A BBC investigation has cleared independent production companies of reports that companies paid them to have their products featured on screen.
The BBC cleared show including Spooks of product placement
The Sunday Times said in September that businesses gave up to £40,000 a year to "brand placement" agencies who secured exposure for their goods on BBC shows.
BBC director of TV Jana Bennett said production teams "acted with integrity" when offered cash to feature products.
But there was some product prominence which was not editorially justified.
The BBC said: "Whilst inclusion of the products was justified, the way that they were shot went beyond the minimum visibility recommended in the BBC's guidelines.
"In no instance was there an inducement to feature them on air."
The BBC's editorial guidelines say producers must not feature products in return for cash or services, and any brands that are shown must be editorially justified and given limited exposure.

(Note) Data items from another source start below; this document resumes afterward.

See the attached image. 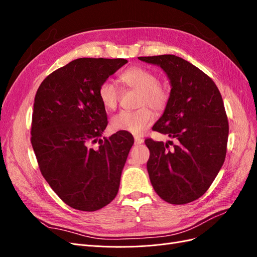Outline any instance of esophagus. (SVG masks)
<instances>
[{"mask_svg": "<svg viewBox=\"0 0 257 257\" xmlns=\"http://www.w3.org/2000/svg\"><path fill=\"white\" fill-rule=\"evenodd\" d=\"M134 141H135V145L138 146V145H142L144 143V138H142L141 136H135Z\"/></svg>", "mask_w": 257, "mask_h": 257, "instance_id": "esophagus-1", "label": "esophagus"}]
</instances>
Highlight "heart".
Listing matches in <instances>:
<instances>
[{
    "label": "heart",
    "instance_id": "obj_1",
    "mask_svg": "<svg viewBox=\"0 0 257 257\" xmlns=\"http://www.w3.org/2000/svg\"><path fill=\"white\" fill-rule=\"evenodd\" d=\"M120 79L125 87L139 91L138 108L135 111H120L113 115L110 125L115 131L139 135L153 123L154 115L149 106L155 111H163L166 108L170 93L166 85L159 82L158 76L150 69L143 66H133L124 71ZM97 96L105 109L113 110L118 105L119 89L110 79L102 81L97 89Z\"/></svg>",
    "mask_w": 257,
    "mask_h": 257
}]
</instances>
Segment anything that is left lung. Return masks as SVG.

It said it will issue further guidance on product placement, and will "heighten the awareness of programme makers in this area in the light of this investigation".
The investigation was carried out by Claire Powell, the BBC editorial policy unit's chief adviser, at the request of Ms Bennett.
Ms Bennett said viewers expected to see "realism" in modern drama and entertainment, and that BBC guidelines "set out how products may appear in programmes to achieve this".
She added she expected all the corporation's TV programmes to maintain constant vigilance over the appearance of products.
The Sunday Times had said large companies paid prop agencies to arrange for their products to be featured in a prominent or positive way in BBC programmes.
Programme-makers agreed so they would get free use of goods such as cars and electronics to cut down their budgets, according to the newspaper.